Prasansook Veerasunthorn still faintly remembers her childhood days growing up in Thailand when she would watch Disney’s Dumbo hundreds of times because she was so captivated by the beloved flying elephant.

Despite not being able to understand the film in English, Dumbo’s compelling visuals she says, is what sparked her interest in animation.

As a Story Artist for Walt Disney Animation Studios for the past five years, Prasansook or ‘Fawn’, as her colleagues call her, has worked on critically acclaimed films such as Zootopia and Frozen, and is currently working on Moana.

But believe it or not– being a Story Artist was never part of her plan.

“Growing up in Thailand, this profession doesn’t even exist, so when I told my parents I wanted to go to art school, they were confused as to what my career path would look like,” said Fawn.

In spite of that, she pursued her dreams of being an Animator and moved to the United States at 19 years old to begin her undergraduate studies at the Columbus College of Art and Design in Ohio. After graduating, she began her career as an Animator in New York for Animation Collective. Then for a couple years, Fawn established herself as a 2D Animator in Flash Animation and eventually worked her way up to be an Animation Director.

With more than a decade experience in the business, it was then that she first got a taste of doing storyboarding.

“My colleagues asked me if I could board, and I said sure, even though I didn’t really know much about the process, I just ran with it. I learned from the job from that point on and that’s how I got started.”

Disney Animation films take three to five years to develop, and multiple Story Artists, including Fawn, take the first step toward visualizing the film by creating storyboards based on script pages.

After Fawn is assigned scenes, the director and head of story express the type of feeling they’re trying to achieve in addition to the art director providing character and environmental design elements. Other than that, it’s up to her to create and explore.

As an artist who works with the characters who tug on our heartstrings the Disney way, Fawn says the inspiration for the characters and scenes she creates, she draws from her background and experiences.

For instance, being a Thai native who moved to the US, she related to Judy’s character in Zootopia on a personal level and that it had a significant influence in her work.

Zootopia is like New York City where people come from everywhere like a melting pot and I thought of Zootopia as me living in the States in general.”

“In Thailand everyone is from Thailand, you don’t see a lot of diversity. So moving here was a culture shock, and I knew what Judy felt like going to the city,” Fawn revealed.

There’s a sequence in the film where Judy hops on the train to Zootopia and looks in awe out the windows as she passes Sahara Square and Tundra Town among other landscapes before she gets to the train station. When she reaches the station, mice start trickling down transparent tubes and hippos come out of the water dressed in suits automatically greeted with dryers.

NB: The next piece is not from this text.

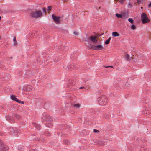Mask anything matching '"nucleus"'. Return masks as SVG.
I'll return each mask as SVG.
<instances>
[{"mask_svg":"<svg viewBox=\"0 0 151 151\" xmlns=\"http://www.w3.org/2000/svg\"><path fill=\"white\" fill-rule=\"evenodd\" d=\"M98 102L99 104L101 105H105L107 103V98L105 95H102L98 98Z\"/></svg>","mask_w":151,"mask_h":151,"instance_id":"obj_1","label":"nucleus"},{"mask_svg":"<svg viewBox=\"0 0 151 151\" xmlns=\"http://www.w3.org/2000/svg\"><path fill=\"white\" fill-rule=\"evenodd\" d=\"M42 13L41 11H36L32 12L30 14V16L32 18H37L42 16Z\"/></svg>","mask_w":151,"mask_h":151,"instance_id":"obj_2","label":"nucleus"},{"mask_svg":"<svg viewBox=\"0 0 151 151\" xmlns=\"http://www.w3.org/2000/svg\"><path fill=\"white\" fill-rule=\"evenodd\" d=\"M141 19L142 22L143 24L147 23L150 22V20L145 13H143L141 14Z\"/></svg>","mask_w":151,"mask_h":151,"instance_id":"obj_3","label":"nucleus"},{"mask_svg":"<svg viewBox=\"0 0 151 151\" xmlns=\"http://www.w3.org/2000/svg\"><path fill=\"white\" fill-rule=\"evenodd\" d=\"M42 119L43 121L45 122L50 121L52 120L51 116L47 115L45 113H43Z\"/></svg>","mask_w":151,"mask_h":151,"instance_id":"obj_4","label":"nucleus"},{"mask_svg":"<svg viewBox=\"0 0 151 151\" xmlns=\"http://www.w3.org/2000/svg\"><path fill=\"white\" fill-rule=\"evenodd\" d=\"M52 16L54 21L55 23L56 24H59L60 23V17H57L54 15H52Z\"/></svg>","mask_w":151,"mask_h":151,"instance_id":"obj_5","label":"nucleus"},{"mask_svg":"<svg viewBox=\"0 0 151 151\" xmlns=\"http://www.w3.org/2000/svg\"><path fill=\"white\" fill-rule=\"evenodd\" d=\"M10 97L11 99L17 102L23 104L24 102L22 101L21 102V101L19 100L14 95H10Z\"/></svg>","mask_w":151,"mask_h":151,"instance_id":"obj_6","label":"nucleus"},{"mask_svg":"<svg viewBox=\"0 0 151 151\" xmlns=\"http://www.w3.org/2000/svg\"><path fill=\"white\" fill-rule=\"evenodd\" d=\"M24 89L27 91H30L33 90L34 88L32 86L29 85H26L24 87Z\"/></svg>","mask_w":151,"mask_h":151,"instance_id":"obj_7","label":"nucleus"},{"mask_svg":"<svg viewBox=\"0 0 151 151\" xmlns=\"http://www.w3.org/2000/svg\"><path fill=\"white\" fill-rule=\"evenodd\" d=\"M93 50H101L103 49V47L101 45H97L93 46Z\"/></svg>","mask_w":151,"mask_h":151,"instance_id":"obj_8","label":"nucleus"},{"mask_svg":"<svg viewBox=\"0 0 151 151\" xmlns=\"http://www.w3.org/2000/svg\"><path fill=\"white\" fill-rule=\"evenodd\" d=\"M90 39L91 41L93 43L95 44H96L97 43L98 41L97 40V37L96 36H91L90 37Z\"/></svg>","mask_w":151,"mask_h":151,"instance_id":"obj_9","label":"nucleus"},{"mask_svg":"<svg viewBox=\"0 0 151 151\" xmlns=\"http://www.w3.org/2000/svg\"><path fill=\"white\" fill-rule=\"evenodd\" d=\"M8 147L5 145L0 146V151H7Z\"/></svg>","mask_w":151,"mask_h":151,"instance_id":"obj_10","label":"nucleus"},{"mask_svg":"<svg viewBox=\"0 0 151 151\" xmlns=\"http://www.w3.org/2000/svg\"><path fill=\"white\" fill-rule=\"evenodd\" d=\"M96 143L98 144L99 145L104 146L106 144V142L104 140H97L96 142Z\"/></svg>","mask_w":151,"mask_h":151,"instance_id":"obj_11","label":"nucleus"},{"mask_svg":"<svg viewBox=\"0 0 151 151\" xmlns=\"http://www.w3.org/2000/svg\"><path fill=\"white\" fill-rule=\"evenodd\" d=\"M125 57L126 60L127 61H129L132 59V57H129V55L128 54L125 55Z\"/></svg>","mask_w":151,"mask_h":151,"instance_id":"obj_12","label":"nucleus"},{"mask_svg":"<svg viewBox=\"0 0 151 151\" xmlns=\"http://www.w3.org/2000/svg\"><path fill=\"white\" fill-rule=\"evenodd\" d=\"M126 14V13H122V14H119L118 13H116V17H118V18H121L122 17H123L124 16V14Z\"/></svg>","mask_w":151,"mask_h":151,"instance_id":"obj_13","label":"nucleus"},{"mask_svg":"<svg viewBox=\"0 0 151 151\" xmlns=\"http://www.w3.org/2000/svg\"><path fill=\"white\" fill-rule=\"evenodd\" d=\"M19 135V131L18 130H14V132L12 134V135L17 136Z\"/></svg>","mask_w":151,"mask_h":151,"instance_id":"obj_14","label":"nucleus"},{"mask_svg":"<svg viewBox=\"0 0 151 151\" xmlns=\"http://www.w3.org/2000/svg\"><path fill=\"white\" fill-rule=\"evenodd\" d=\"M119 34L117 32H113L112 33V35L114 37H118L119 36Z\"/></svg>","mask_w":151,"mask_h":151,"instance_id":"obj_15","label":"nucleus"},{"mask_svg":"<svg viewBox=\"0 0 151 151\" xmlns=\"http://www.w3.org/2000/svg\"><path fill=\"white\" fill-rule=\"evenodd\" d=\"M73 106L74 108L76 109L79 108L80 107V105L78 104H73Z\"/></svg>","mask_w":151,"mask_h":151,"instance_id":"obj_16","label":"nucleus"},{"mask_svg":"<svg viewBox=\"0 0 151 151\" xmlns=\"http://www.w3.org/2000/svg\"><path fill=\"white\" fill-rule=\"evenodd\" d=\"M14 130L11 127L9 129V131L12 135V134L14 132Z\"/></svg>","mask_w":151,"mask_h":151,"instance_id":"obj_17","label":"nucleus"},{"mask_svg":"<svg viewBox=\"0 0 151 151\" xmlns=\"http://www.w3.org/2000/svg\"><path fill=\"white\" fill-rule=\"evenodd\" d=\"M13 40V42H14V43L13 44V45H16L17 44V42L16 41V37H14Z\"/></svg>","mask_w":151,"mask_h":151,"instance_id":"obj_18","label":"nucleus"},{"mask_svg":"<svg viewBox=\"0 0 151 151\" xmlns=\"http://www.w3.org/2000/svg\"><path fill=\"white\" fill-rule=\"evenodd\" d=\"M33 124L35 128H37L38 129H40V127L38 125L35 123H34Z\"/></svg>","mask_w":151,"mask_h":151,"instance_id":"obj_19","label":"nucleus"},{"mask_svg":"<svg viewBox=\"0 0 151 151\" xmlns=\"http://www.w3.org/2000/svg\"><path fill=\"white\" fill-rule=\"evenodd\" d=\"M111 39V37H110L109 38V39H108L105 42V44H106V45H107L108 44L109 42H110V40Z\"/></svg>","mask_w":151,"mask_h":151,"instance_id":"obj_20","label":"nucleus"},{"mask_svg":"<svg viewBox=\"0 0 151 151\" xmlns=\"http://www.w3.org/2000/svg\"><path fill=\"white\" fill-rule=\"evenodd\" d=\"M131 28L133 30H134L136 29V26L132 24L131 26Z\"/></svg>","mask_w":151,"mask_h":151,"instance_id":"obj_21","label":"nucleus"},{"mask_svg":"<svg viewBox=\"0 0 151 151\" xmlns=\"http://www.w3.org/2000/svg\"><path fill=\"white\" fill-rule=\"evenodd\" d=\"M128 20L131 24H133L134 22V21L132 18H129Z\"/></svg>","mask_w":151,"mask_h":151,"instance_id":"obj_22","label":"nucleus"},{"mask_svg":"<svg viewBox=\"0 0 151 151\" xmlns=\"http://www.w3.org/2000/svg\"><path fill=\"white\" fill-rule=\"evenodd\" d=\"M14 116H15L17 119H20V115H17L16 114H14Z\"/></svg>","mask_w":151,"mask_h":151,"instance_id":"obj_23","label":"nucleus"},{"mask_svg":"<svg viewBox=\"0 0 151 151\" xmlns=\"http://www.w3.org/2000/svg\"><path fill=\"white\" fill-rule=\"evenodd\" d=\"M6 120L9 121L10 120L11 117L9 116H6Z\"/></svg>","mask_w":151,"mask_h":151,"instance_id":"obj_24","label":"nucleus"},{"mask_svg":"<svg viewBox=\"0 0 151 151\" xmlns=\"http://www.w3.org/2000/svg\"><path fill=\"white\" fill-rule=\"evenodd\" d=\"M63 143L65 144H68V141L67 140H65L63 141Z\"/></svg>","mask_w":151,"mask_h":151,"instance_id":"obj_25","label":"nucleus"},{"mask_svg":"<svg viewBox=\"0 0 151 151\" xmlns=\"http://www.w3.org/2000/svg\"><path fill=\"white\" fill-rule=\"evenodd\" d=\"M52 8V7L51 6H48L47 8V10L49 11L51 10Z\"/></svg>","mask_w":151,"mask_h":151,"instance_id":"obj_26","label":"nucleus"},{"mask_svg":"<svg viewBox=\"0 0 151 151\" xmlns=\"http://www.w3.org/2000/svg\"><path fill=\"white\" fill-rule=\"evenodd\" d=\"M93 132H94L97 133V132H99V131L98 130H96L95 129H94L93 130Z\"/></svg>","mask_w":151,"mask_h":151,"instance_id":"obj_27","label":"nucleus"},{"mask_svg":"<svg viewBox=\"0 0 151 151\" xmlns=\"http://www.w3.org/2000/svg\"><path fill=\"white\" fill-rule=\"evenodd\" d=\"M43 11L45 13H46V9L44 7L43 9Z\"/></svg>","mask_w":151,"mask_h":151,"instance_id":"obj_28","label":"nucleus"},{"mask_svg":"<svg viewBox=\"0 0 151 151\" xmlns=\"http://www.w3.org/2000/svg\"><path fill=\"white\" fill-rule=\"evenodd\" d=\"M125 0H120V2L121 4H122L124 1Z\"/></svg>","mask_w":151,"mask_h":151,"instance_id":"obj_29","label":"nucleus"},{"mask_svg":"<svg viewBox=\"0 0 151 151\" xmlns=\"http://www.w3.org/2000/svg\"><path fill=\"white\" fill-rule=\"evenodd\" d=\"M73 34H74L76 35H78V33L76 32H73Z\"/></svg>","mask_w":151,"mask_h":151,"instance_id":"obj_30","label":"nucleus"},{"mask_svg":"<svg viewBox=\"0 0 151 151\" xmlns=\"http://www.w3.org/2000/svg\"><path fill=\"white\" fill-rule=\"evenodd\" d=\"M148 6L149 7H151V1L148 4Z\"/></svg>","mask_w":151,"mask_h":151,"instance_id":"obj_31","label":"nucleus"},{"mask_svg":"<svg viewBox=\"0 0 151 151\" xmlns=\"http://www.w3.org/2000/svg\"><path fill=\"white\" fill-rule=\"evenodd\" d=\"M36 151V150L35 149H32L29 150V151Z\"/></svg>","mask_w":151,"mask_h":151,"instance_id":"obj_32","label":"nucleus"},{"mask_svg":"<svg viewBox=\"0 0 151 151\" xmlns=\"http://www.w3.org/2000/svg\"><path fill=\"white\" fill-rule=\"evenodd\" d=\"M137 2L138 3H140L141 2V0H137Z\"/></svg>","mask_w":151,"mask_h":151,"instance_id":"obj_33","label":"nucleus"},{"mask_svg":"<svg viewBox=\"0 0 151 151\" xmlns=\"http://www.w3.org/2000/svg\"><path fill=\"white\" fill-rule=\"evenodd\" d=\"M47 125V127H50L52 126L51 124H50V125H48V126Z\"/></svg>","mask_w":151,"mask_h":151,"instance_id":"obj_34","label":"nucleus"},{"mask_svg":"<svg viewBox=\"0 0 151 151\" xmlns=\"http://www.w3.org/2000/svg\"><path fill=\"white\" fill-rule=\"evenodd\" d=\"M111 67L112 68H113V67L112 66H106L105 67L106 68H108V67Z\"/></svg>","mask_w":151,"mask_h":151,"instance_id":"obj_35","label":"nucleus"},{"mask_svg":"<svg viewBox=\"0 0 151 151\" xmlns=\"http://www.w3.org/2000/svg\"><path fill=\"white\" fill-rule=\"evenodd\" d=\"M20 146H19L18 147V149H19V150H20L21 151H22V150H20Z\"/></svg>","mask_w":151,"mask_h":151,"instance_id":"obj_36","label":"nucleus"},{"mask_svg":"<svg viewBox=\"0 0 151 151\" xmlns=\"http://www.w3.org/2000/svg\"><path fill=\"white\" fill-rule=\"evenodd\" d=\"M84 88V87H80V88H79V89H81L83 88Z\"/></svg>","mask_w":151,"mask_h":151,"instance_id":"obj_37","label":"nucleus"},{"mask_svg":"<svg viewBox=\"0 0 151 151\" xmlns=\"http://www.w3.org/2000/svg\"><path fill=\"white\" fill-rule=\"evenodd\" d=\"M129 7H131V4L130 3L129 4Z\"/></svg>","mask_w":151,"mask_h":151,"instance_id":"obj_38","label":"nucleus"},{"mask_svg":"<svg viewBox=\"0 0 151 151\" xmlns=\"http://www.w3.org/2000/svg\"><path fill=\"white\" fill-rule=\"evenodd\" d=\"M62 1H65L66 0H62Z\"/></svg>","mask_w":151,"mask_h":151,"instance_id":"obj_39","label":"nucleus"},{"mask_svg":"<svg viewBox=\"0 0 151 151\" xmlns=\"http://www.w3.org/2000/svg\"><path fill=\"white\" fill-rule=\"evenodd\" d=\"M1 17L0 16V20H1Z\"/></svg>","mask_w":151,"mask_h":151,"instance_id":"obj_40","label":"nucleus"},{"mask_svg":"<svg viewBox=\"0 0 151 151\" xmlns=\"http://www.w3.org/2000/svg\"><path fill=\"white\" fill-rule=\"evenodd\" d=\"M47 133V132H46V134Z\"/></svg>","mask_w":151,"mask_h":151,"instance_id":"obj_41","label":"nucleus"},{"mask_svg":"<svg viewBox=\"0 0 151 151\" xmlns=\"http://www.w3.org/2000/svg\"><path fill=\"white\" fill-rule=\"evenodd\" d=\"M141 9H142V7H141Z\"/></svg>","mask_w":151,"mask_h":151,"instance_id":"obj_42","label":"nucleus"}]
</instances>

Scenes like that required group brainstorming and collaboration, Fawn expressed. The fact that she and her fellow artists came from different places help with this line of work–in fact, details like that were not pre-written in the script.

Nonetheless, creating the scenes and characters is never an easy feat. Fawn says the process requires countless revising and multiple screenings. However, starting from a blank canvas is always her favorite part.

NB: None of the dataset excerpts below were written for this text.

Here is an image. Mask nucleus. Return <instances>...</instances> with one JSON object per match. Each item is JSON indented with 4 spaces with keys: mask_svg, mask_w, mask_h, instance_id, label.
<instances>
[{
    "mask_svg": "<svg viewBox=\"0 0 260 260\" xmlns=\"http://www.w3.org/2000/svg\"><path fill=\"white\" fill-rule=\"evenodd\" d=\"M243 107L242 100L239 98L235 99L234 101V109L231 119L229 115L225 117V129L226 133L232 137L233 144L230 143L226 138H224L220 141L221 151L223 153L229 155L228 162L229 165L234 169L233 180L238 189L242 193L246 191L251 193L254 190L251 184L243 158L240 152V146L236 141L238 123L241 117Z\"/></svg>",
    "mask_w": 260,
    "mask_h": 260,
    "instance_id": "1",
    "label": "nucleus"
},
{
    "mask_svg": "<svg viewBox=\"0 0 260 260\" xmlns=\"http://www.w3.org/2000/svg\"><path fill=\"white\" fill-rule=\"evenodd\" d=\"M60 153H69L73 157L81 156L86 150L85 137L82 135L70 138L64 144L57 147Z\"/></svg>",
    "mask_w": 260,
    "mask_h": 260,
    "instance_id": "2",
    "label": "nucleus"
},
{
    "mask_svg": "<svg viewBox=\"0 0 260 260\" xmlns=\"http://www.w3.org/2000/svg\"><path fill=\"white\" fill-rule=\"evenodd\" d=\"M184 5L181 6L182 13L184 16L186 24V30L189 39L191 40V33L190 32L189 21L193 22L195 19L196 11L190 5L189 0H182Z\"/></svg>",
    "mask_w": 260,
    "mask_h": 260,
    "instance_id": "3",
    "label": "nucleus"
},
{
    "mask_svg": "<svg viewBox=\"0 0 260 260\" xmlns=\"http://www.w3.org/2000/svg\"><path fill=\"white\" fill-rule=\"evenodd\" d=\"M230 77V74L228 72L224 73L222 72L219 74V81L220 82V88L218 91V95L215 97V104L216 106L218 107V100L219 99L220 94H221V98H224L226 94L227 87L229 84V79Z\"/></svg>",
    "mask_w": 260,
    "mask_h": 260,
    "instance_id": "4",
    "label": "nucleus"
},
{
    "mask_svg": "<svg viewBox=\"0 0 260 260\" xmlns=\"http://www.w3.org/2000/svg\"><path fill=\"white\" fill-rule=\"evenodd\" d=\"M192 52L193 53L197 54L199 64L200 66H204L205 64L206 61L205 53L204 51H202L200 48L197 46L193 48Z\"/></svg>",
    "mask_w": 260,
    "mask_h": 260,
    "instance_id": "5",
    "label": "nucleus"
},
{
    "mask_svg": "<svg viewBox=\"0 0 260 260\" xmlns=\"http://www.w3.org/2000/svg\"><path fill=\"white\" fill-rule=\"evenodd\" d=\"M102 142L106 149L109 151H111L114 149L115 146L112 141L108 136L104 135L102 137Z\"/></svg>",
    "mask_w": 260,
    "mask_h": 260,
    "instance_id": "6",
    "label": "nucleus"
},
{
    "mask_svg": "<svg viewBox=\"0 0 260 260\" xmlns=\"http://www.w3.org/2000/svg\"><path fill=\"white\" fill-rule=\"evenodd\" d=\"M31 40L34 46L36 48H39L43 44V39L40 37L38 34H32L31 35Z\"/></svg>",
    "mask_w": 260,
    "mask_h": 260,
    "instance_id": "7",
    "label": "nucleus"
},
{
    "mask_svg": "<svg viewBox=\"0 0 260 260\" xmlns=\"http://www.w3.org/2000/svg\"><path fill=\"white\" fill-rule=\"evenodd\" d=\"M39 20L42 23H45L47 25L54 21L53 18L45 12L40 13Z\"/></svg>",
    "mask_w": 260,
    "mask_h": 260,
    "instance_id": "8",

“The beginning is terrifying but exciting! There’s nothing there and then starting to shape it and getting into it is a fun puzzle to me. You can dream up different scenarios, and it’s exciting to pitch it for the first time.”

In addition, she mentions that she works with a very strong and inspiring team who give her good feedback that in turn help her grow to be a better artist.

“A lot of people have worked here forever—I’ll mention that I love a sequence in Mulan and then I’ll come to find out they boarded it! So it’s great learning from them.”

Outside of the Studios, Fawn draws as a hobby as well and regularly posts for her large followers on Instagram and Tumblr. She divulged that she does it to keep practicing the art of storyboarding and likes the fact that she’s able to receive feedback instantly when it comes to her jokes.



Practice makes perfect, she’s preached, and although it took her more than a decade to get where she is now she advised anyone who aspires to be an Artist at Disney Animation to be realistic and to do what you can to get your foot in the door.

“When I graduated, I applied to Disney and no one ever replied and I understand why. Don’t expect perfection right away, because these things take time. Trust the process, because you never know– animation might lead to storyboards. And keep at it because it’s not that easy for most people—including me,” she says.

It’s not everyday that one gets invited to chat with a Story Artist– while taking a stroll through the lobby, I’m surrounded by ocean blue Moana-inspired walls accompanied with freestyle art on canvas encircling the floor.

I’m engulfed with creativity around me at Walt Disney Animation Studios, where magic not only lives with its films, but also lives with the people.